WHAT NEEDS TO BE DONE:
All that is needed is the run of lines from the top of the entries to the line with "DNL Starter Fits", that line included, repeated exactly and free of pictures.

***

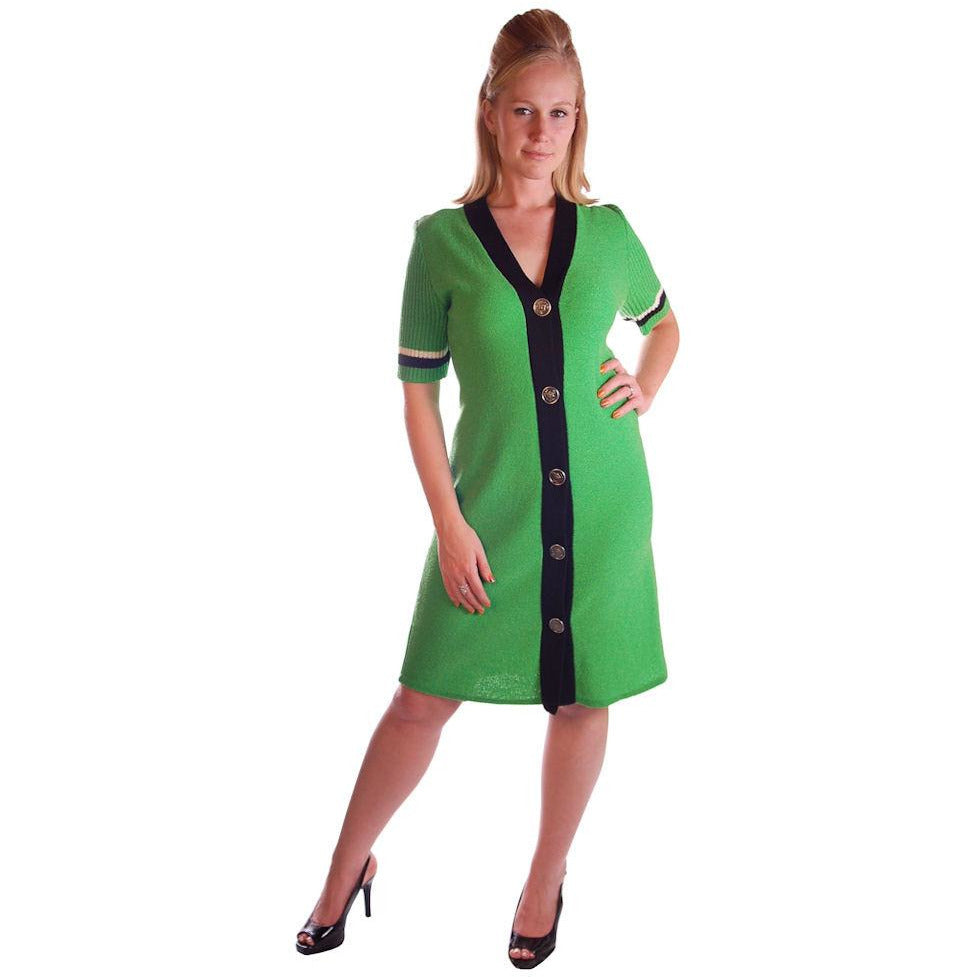 Vintage Green Color Block  Knit Dress Steve Fabrikant 1980S 40-36-39 - The Best Vintage Clothing  - 1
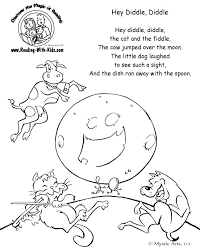 Site Contains LOTS Of Free Nursery Rhyme Printables Coloring Pages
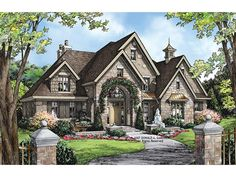 European House Plan with 3484 Square Feet and 4 Bedrooms from Dream Home Source | House Plan Code DHSW075860. Really pretty house number eight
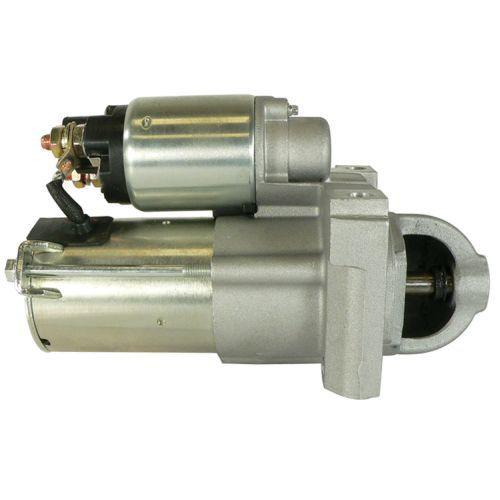 DNL Starter Fits GMC Yukon 1500 5.3L 2009-2014 6970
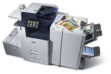 Xerox Debuts New Consumables in Refreshed AltaLink MFPs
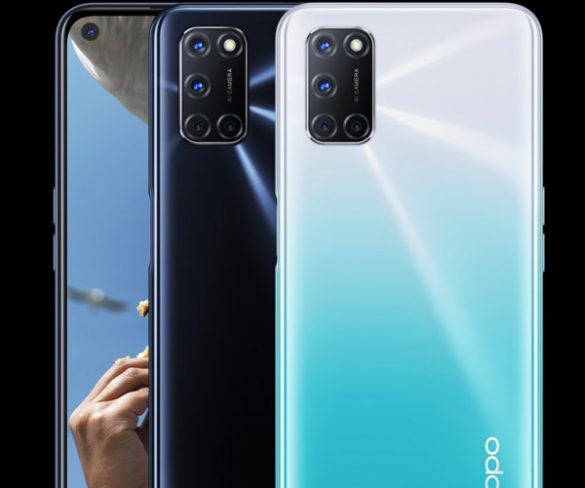 A Powerful New A-ddition, the OPPO A92 and the Perfect Balanced OPPO Enco W31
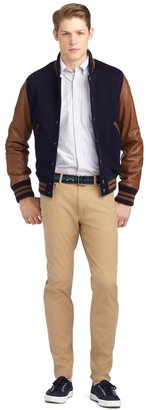 Brooks Brothers Bomber Jacket with Leather Sleeves
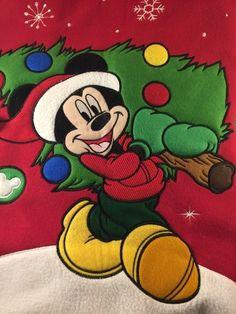 6ef1dbc3c993c Disney Mickey Mouse with Tree 48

***

SOLVED PROBLEM:
 Vintage Green Color Block  Knit Dress Steve Fabrikant 1980S 40-36-39 - The Best Vintage Clothing  - 1
 Site Contains LOTS Of Free Nursery Rhyme Printables Coloring Pages
 European House Plan with 3484 Square Feet and 4 Bedrooms from Dream Home Source | House Plan Code DHSW075860. Really pretty house number eight
 DNL Starter Fits GMC Yukon 1500 5.3L 2009-2014 6970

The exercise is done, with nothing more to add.